The emphasis was not broad percentage improvement. It was concentrated coverage in areas where missing tests could hide correctness, lifecycle, or error-propagation bugs.
What Was Added¶
73 new tests across 12 files, organized by severity.
Critical — Data Corruption / Contract Violations¶
test_publish_error_paths.py (7 tests)¶
shardyfusion/_writer_core.py:publish_to_store()

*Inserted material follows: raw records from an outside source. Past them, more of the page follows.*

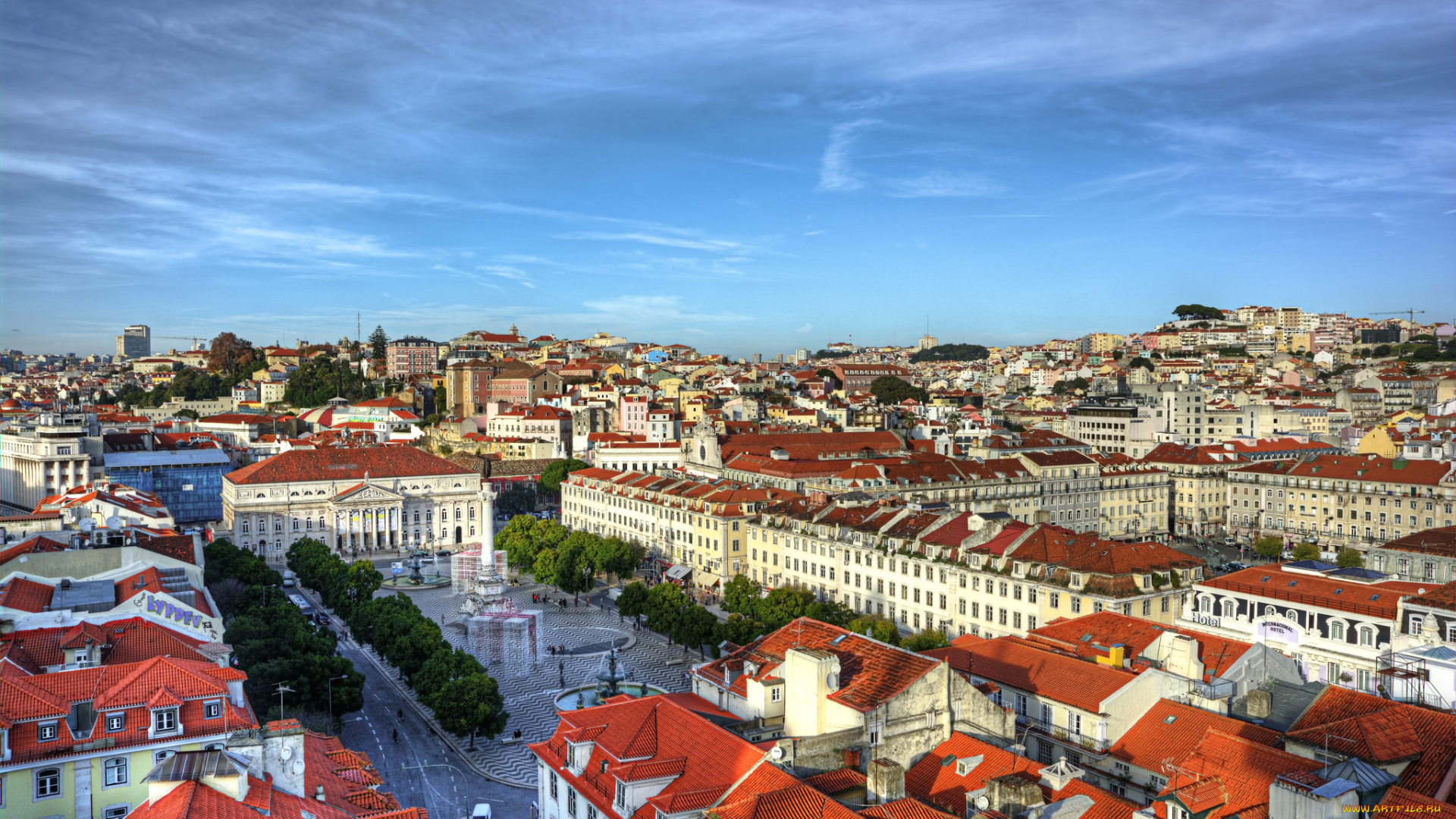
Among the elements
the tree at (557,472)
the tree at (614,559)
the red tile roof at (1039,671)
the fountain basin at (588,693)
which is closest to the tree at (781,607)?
the fountain basin at (588,693)

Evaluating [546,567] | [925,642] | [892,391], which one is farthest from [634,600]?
[892,391]

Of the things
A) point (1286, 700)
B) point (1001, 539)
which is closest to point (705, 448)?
point (1001, 539)

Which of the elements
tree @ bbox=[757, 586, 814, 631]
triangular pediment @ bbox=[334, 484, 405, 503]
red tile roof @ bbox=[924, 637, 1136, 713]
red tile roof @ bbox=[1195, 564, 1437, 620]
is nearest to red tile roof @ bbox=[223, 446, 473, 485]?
triangular pediment @ bbox=[334, 484, 405, 503]

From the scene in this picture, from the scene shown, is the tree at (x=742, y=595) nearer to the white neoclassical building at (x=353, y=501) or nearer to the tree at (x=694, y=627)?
the tree at (x=694, y=627)

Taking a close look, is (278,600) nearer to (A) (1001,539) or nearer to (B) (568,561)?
(B) (568,561)

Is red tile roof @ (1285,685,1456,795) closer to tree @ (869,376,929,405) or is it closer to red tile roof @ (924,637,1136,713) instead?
red tile roof @ (924,637,1136,713)

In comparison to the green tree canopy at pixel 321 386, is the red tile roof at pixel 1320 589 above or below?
below

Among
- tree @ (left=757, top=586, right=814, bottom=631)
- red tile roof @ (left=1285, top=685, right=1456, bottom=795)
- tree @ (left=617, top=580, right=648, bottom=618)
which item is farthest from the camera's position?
tree @ (left=617, top=580, right=648, bottom=618)
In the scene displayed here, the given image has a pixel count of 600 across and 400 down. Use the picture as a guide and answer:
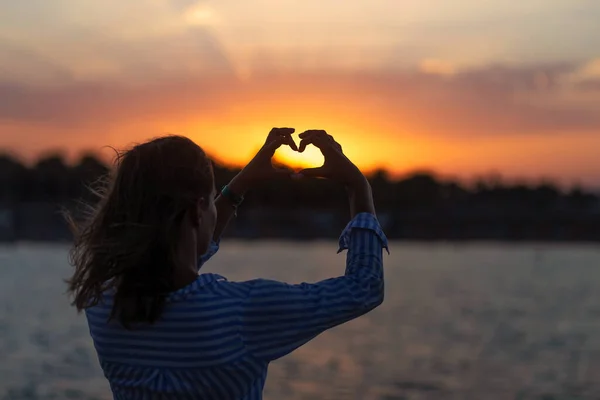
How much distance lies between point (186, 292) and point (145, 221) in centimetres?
13

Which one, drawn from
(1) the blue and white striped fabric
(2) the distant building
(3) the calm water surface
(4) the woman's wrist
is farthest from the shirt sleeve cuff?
(2) the distant building

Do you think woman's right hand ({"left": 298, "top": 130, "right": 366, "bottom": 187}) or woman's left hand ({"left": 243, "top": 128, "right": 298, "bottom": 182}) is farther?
woman's left hand ({"left": 243, "top": 128, "right": 298, "bottom": 182})

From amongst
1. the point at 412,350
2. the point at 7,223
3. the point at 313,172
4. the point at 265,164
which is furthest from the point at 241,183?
the point at 7,223

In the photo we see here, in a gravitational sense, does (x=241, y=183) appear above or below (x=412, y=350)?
above

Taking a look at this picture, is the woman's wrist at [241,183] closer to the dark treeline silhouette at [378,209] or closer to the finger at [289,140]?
the finger at [289,140]

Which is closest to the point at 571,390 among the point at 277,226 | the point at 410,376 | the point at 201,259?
the point at 410,376

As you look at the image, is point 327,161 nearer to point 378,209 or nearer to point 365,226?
point 365,226

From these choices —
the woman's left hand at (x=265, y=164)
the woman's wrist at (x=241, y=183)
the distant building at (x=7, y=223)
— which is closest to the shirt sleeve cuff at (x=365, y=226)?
the woman's left hand at (x=265, y=164)

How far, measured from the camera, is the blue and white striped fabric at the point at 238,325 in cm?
148

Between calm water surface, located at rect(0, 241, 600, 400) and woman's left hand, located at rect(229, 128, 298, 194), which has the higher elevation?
woman's left hand, located at rect(229, 128, 298, 194)

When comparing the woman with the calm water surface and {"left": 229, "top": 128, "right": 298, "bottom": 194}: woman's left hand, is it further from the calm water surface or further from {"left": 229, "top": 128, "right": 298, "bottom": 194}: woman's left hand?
the calm water surface

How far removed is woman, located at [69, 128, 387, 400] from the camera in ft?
4.88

The two-phase publish (manifest PUT → _CURRENT pointer PUT) had its entire error-handling path marked # pragma: no cover. These tests cover:
PublishCurrentErrorraised bystore.publish()with amanifest_ref— triggers the retry loop that callsstore.set_current()directly- Retry succeeds on the 2nd attempt (first
set_currentfails, second succeeds) - All 3
set_currentretries exhausted — raisesPublishManifestError PublishCurrentErrorwithmanifest_ref=None— re-raised immediately (no recovery possible)- Generic exception during
store.publish()— wrapped inPublishManifestError - Happy-path:
MANIFEST_PUBLISHEDmetric emitted on success
test_cel_routing_reader.py (6 tests)¶
shardyfusion/reader/reader.py and concurrent_reader.py
All three reader types accept routing_context for CEL sharding, but no reader test had ever used CEL. These tests cover:
ShardedReader.get()androute_key()with a CEL key-only manifest (key % 4)ConcurrentShardedReader.route_key()with CELShardedReader.get()/multi_get()/route_key()with multi-column CEL + boundaries (region→ bisect_right shard selection)- Calling
route_key()withoutrouting_contexton a multi-column CEL manifest — raisesValueErrorbecause the router cannot function without the extra columns
test_adapter_lifecycle.py (5 tests)¶
shardyfusion/_shard_writer.py:write_shard_core()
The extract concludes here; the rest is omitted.